[Exercise text Boundary: Start]
(New) Year and Time Perception
The following three lines of the poem titled “Since I’ve Been Locked Up”, a significant part of the precious complete works of the great poet Nazım Hikmet Ran, present an effective description of time, years, and the perception created by them.
“Since I’ve been locked up, the earth has revolved around the sun for ten times,
If you ask it: ‘It’s nothing to be mentioned, a microscopic time…’
If you ask me: ‘It’s ten years of my lifetime…’”
(You can watch, through the link below, an excellent sound record created jointly by Genco Erkal and Fazıl Say: https://www.youtube.com/watch?v=FqPOfh-dbFI )
As we can clearly see in these lines, sometimes “year” does not have the same meaning for everyone. While one year is a minor thing, an insignificant detail for some, it may be the most important period of time of some people’s lifetimes. As one interesting and fine saying suggests, the pace the time “flies by” at may differ based on the location one is present at. We sometimes use the idiom “time does not fly by”, depending on our mood in any period of time. As an opposite, we say “time really flies by” in order to emphasize the swift change the time has. An unlimited number of time-related sayings in Turkish clearly show the unique position and significance that this concept has in the public sphere.
[Exercise text Boundary: End]
__What the exercise asks__.
Using the poem lines quoted in the essay on year and time perception, explain in one to three sentences why the author says "year" does not mean the same thing to everyone. The material isn't needed here.
[Available data Boundary: Start]
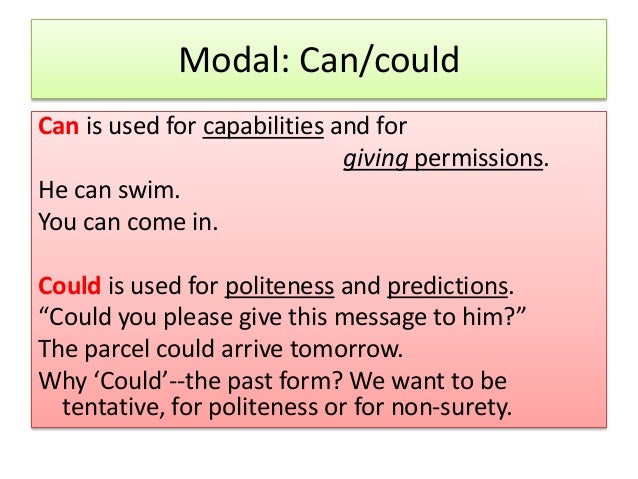 Modal: Can/could

Can is used for capabilities and for giving permissions.

He can swim.

You can come in.

Could is used for politeness and predictions.

“Could you please give this message to him?”

The parcel could arrive tomorrow.

Why ‘Could’--the past form? We want to be tentative, for politeness or for non-surety.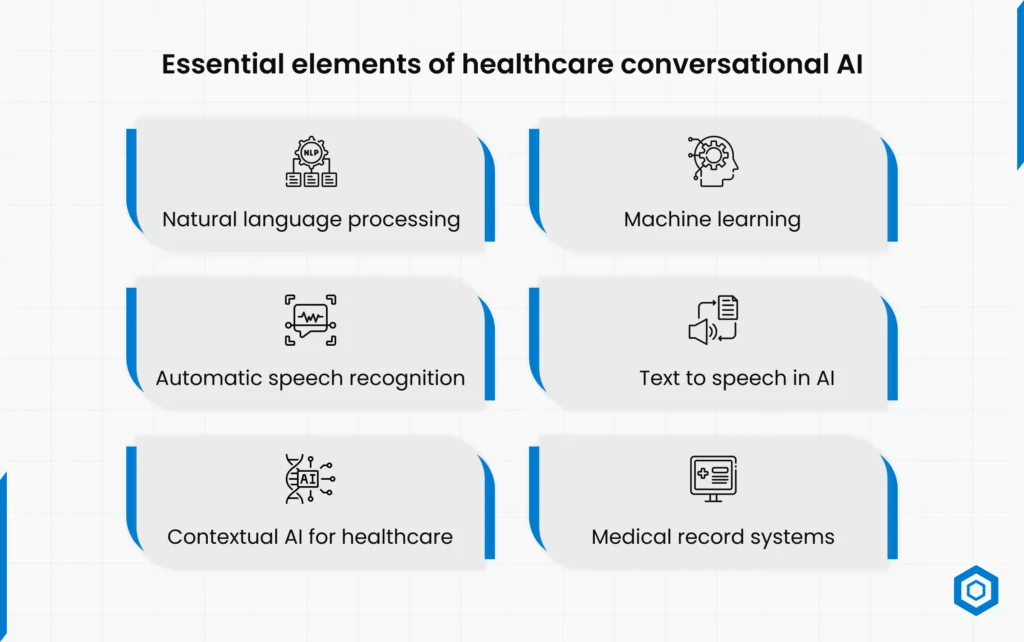 Essential elements of healthcare conversational AI

NLP

Natural language processing

Machine learning

Automatic speech recognition

Text to speech in AI

AI

Contextual AI for healthcare

Medical record systems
[Available data Boundary: End]
__Response below__.
In the quoted lines, ten revolutions of the earth around the sun are "nothing to be mentioned, a microscopic time" from the earth's point of view. To the one who has been locked up, the same span is "ten years of my lifetime." The same stretch of time is trivial to one and hugely significant to the other.